#### What is needed:
What is needed is an exact repeat of the lines from the line containing "How far from the camera is (x=151, y=73)?" through the final line of the entries below, and nothing else.

#### Raw data:

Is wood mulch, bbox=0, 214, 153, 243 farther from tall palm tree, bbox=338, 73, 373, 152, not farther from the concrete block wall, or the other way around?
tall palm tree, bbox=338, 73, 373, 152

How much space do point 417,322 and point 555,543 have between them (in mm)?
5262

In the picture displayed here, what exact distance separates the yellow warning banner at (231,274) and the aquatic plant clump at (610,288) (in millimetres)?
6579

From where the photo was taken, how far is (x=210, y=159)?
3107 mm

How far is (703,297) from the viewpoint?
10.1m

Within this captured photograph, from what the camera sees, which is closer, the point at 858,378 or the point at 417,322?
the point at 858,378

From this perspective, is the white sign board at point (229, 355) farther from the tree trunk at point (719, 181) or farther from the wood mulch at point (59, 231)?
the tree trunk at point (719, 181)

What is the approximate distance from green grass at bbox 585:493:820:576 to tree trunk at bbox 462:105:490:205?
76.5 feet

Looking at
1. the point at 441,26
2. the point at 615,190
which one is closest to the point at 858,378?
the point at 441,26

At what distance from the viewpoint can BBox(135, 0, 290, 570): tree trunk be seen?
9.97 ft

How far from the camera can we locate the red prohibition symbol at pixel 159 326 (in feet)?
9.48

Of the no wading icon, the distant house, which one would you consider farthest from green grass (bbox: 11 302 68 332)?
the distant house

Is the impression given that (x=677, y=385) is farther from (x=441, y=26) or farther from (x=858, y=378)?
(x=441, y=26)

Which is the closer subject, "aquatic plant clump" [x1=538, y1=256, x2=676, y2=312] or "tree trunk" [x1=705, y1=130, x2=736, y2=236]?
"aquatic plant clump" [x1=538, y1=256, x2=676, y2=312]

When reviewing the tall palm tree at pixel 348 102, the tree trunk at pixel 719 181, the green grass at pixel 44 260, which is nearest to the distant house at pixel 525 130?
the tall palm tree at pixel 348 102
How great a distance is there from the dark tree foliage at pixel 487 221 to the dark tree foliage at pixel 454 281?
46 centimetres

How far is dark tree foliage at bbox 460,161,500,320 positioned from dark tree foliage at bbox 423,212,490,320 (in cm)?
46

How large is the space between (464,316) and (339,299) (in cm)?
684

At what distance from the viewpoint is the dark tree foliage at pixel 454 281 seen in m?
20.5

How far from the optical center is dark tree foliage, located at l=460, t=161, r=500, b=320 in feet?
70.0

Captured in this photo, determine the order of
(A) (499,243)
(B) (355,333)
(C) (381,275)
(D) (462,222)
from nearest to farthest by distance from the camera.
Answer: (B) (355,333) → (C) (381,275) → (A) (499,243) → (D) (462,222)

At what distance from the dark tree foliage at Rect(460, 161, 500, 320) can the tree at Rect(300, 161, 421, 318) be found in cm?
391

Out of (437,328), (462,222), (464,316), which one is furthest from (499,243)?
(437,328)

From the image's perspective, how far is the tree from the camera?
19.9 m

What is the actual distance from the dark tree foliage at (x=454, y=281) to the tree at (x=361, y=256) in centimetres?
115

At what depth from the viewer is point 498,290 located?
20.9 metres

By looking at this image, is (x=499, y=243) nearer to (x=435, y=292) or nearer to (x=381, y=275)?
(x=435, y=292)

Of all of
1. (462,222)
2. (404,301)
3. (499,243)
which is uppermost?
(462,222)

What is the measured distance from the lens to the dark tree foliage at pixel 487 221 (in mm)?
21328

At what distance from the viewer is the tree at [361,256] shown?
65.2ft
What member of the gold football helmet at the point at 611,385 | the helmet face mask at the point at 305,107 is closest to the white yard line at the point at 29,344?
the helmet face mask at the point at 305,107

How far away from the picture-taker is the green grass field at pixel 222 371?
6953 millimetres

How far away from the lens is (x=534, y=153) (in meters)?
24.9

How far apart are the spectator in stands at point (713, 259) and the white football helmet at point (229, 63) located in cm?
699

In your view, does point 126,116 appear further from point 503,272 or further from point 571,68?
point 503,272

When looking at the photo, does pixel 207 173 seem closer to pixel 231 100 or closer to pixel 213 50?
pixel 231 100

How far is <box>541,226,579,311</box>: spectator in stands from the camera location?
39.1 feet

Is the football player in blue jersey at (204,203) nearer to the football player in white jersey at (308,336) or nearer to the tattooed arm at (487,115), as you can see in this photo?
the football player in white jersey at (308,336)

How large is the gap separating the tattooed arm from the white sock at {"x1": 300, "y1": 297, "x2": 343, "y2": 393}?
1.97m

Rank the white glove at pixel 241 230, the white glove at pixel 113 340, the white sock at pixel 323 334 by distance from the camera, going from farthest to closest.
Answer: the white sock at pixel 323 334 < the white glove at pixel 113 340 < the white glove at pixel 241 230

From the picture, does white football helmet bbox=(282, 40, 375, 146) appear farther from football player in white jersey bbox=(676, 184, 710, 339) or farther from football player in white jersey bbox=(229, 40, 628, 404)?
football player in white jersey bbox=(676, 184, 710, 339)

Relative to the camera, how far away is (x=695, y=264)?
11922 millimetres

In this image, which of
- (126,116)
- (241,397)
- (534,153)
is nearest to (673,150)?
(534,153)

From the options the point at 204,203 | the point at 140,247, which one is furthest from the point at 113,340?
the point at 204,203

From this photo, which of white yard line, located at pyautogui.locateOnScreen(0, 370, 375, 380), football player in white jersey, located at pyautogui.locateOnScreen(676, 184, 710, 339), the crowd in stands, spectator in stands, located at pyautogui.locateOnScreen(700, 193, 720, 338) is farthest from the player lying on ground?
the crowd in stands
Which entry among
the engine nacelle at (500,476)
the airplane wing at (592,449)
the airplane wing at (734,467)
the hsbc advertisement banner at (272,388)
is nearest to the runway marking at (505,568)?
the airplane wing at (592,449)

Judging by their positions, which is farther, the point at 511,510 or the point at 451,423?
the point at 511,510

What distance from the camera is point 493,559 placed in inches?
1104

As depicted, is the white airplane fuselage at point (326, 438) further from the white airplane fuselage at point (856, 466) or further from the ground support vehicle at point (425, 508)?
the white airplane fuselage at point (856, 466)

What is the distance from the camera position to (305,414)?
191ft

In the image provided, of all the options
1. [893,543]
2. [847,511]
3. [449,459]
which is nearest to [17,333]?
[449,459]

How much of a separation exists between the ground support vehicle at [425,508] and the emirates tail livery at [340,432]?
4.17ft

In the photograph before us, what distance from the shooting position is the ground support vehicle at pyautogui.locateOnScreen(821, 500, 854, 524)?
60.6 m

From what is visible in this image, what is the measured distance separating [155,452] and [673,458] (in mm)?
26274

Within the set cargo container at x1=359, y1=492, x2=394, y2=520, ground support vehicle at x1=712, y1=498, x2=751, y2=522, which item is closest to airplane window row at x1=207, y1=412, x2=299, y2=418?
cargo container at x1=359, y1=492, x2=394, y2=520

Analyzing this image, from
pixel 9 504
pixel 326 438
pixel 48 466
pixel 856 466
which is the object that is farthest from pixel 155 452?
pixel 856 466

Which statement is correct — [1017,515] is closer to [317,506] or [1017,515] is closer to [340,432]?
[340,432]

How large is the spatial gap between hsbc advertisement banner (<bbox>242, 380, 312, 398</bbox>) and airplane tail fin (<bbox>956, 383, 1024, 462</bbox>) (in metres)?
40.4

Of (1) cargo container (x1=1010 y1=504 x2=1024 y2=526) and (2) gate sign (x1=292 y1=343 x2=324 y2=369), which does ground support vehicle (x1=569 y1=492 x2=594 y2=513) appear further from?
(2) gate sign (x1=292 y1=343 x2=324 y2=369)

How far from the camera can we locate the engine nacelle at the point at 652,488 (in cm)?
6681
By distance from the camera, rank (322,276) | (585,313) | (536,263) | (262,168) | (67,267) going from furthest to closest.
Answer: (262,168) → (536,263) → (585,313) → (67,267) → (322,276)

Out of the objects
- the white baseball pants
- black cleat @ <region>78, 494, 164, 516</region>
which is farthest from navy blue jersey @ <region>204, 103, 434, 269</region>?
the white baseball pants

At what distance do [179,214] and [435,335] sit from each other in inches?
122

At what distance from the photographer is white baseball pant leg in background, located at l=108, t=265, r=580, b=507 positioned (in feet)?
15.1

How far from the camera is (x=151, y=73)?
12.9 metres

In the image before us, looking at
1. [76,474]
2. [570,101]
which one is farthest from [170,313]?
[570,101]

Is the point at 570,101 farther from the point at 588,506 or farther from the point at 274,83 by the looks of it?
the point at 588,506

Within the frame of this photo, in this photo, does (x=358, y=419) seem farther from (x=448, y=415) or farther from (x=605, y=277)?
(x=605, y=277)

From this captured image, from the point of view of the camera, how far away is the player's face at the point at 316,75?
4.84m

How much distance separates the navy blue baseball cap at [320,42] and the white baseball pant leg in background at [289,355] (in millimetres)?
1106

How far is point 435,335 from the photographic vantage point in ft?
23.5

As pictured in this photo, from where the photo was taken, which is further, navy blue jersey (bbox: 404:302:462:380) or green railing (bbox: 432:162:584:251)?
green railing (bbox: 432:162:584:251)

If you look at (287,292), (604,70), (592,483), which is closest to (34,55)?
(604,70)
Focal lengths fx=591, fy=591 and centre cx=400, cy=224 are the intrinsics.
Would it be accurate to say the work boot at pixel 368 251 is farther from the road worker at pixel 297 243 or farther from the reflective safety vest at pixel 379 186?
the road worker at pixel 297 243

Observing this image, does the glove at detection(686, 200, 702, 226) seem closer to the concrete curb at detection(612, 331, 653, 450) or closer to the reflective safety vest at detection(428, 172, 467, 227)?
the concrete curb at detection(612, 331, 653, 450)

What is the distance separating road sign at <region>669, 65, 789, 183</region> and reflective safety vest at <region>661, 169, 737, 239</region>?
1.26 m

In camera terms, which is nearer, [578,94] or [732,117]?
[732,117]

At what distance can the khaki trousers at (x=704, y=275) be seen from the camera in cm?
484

#### Task output:
How far from the camera is (x=151, y=73)?
12.9 metres

In the image before us, looking at
1. [76,474]
2. [570,101]
which one is farthest from [170,313]?
[570,101]

Is the point at 570,101 farther from the point at 588,506 or farther from the point at 274,83 by the looks of it?
the point at 588,506

Within the frame of this photo, in this photo, does (x=358, y=419) seem farther from (x=448, y=415) or farther from (x=605, y=277)?
(x=605, y=277)

From this captured image, from the point of view of the camera, how far away is the player's face at the point at 316,75?
4.84m

How much distance separates the navy blue baseball cap at [320,42] and the white baseball pant leg in background at [289,355] (in millimetres)?
1106

How far is point 435,335 from the photographic vantage point in ft?
23.5

As pictured in this photo, from where the photo was taken, which is further, navy blue jersey (bbox: 404:302:462:380) or green railing (bbox: 432:162:584:251)?
green railing (bbox: 432:162:584:251)

If you look at (287,292), (604,70), (592,483), which is closest to (34,55)?
(604,70)
Focal lengths fx=591, fy=591 and centre cx=400, cy=224 are the intrinsics.
Would it be accurate to say the work boot at pixel 368 251 is farther from the road worker at pixel 297 243 or farther from the reflective safety vest at pixel 379 186?
the road worker at pixel 297 243

Observing this image, does the glove at detection(686, 200, 702, 226) seem closer to the concrete curb at detection(612, 331, 653, 450) or closer to the reflective safety vest at detection(428, 172, 467, 227)?
the concrete curb at detection(612, 331, 653, 450)

What is the distance separating road sign at <region>669, 65, 789, 183</region> and reflective safety vest at <region>661, 169, 737, 239</region>?
1.26 m

In camera terms, which is nearer, [578,94] or [732,117]?
[732,117]

At what distance can the khaki trousers at (x=704, y=275) be seen from the camera in cm?
484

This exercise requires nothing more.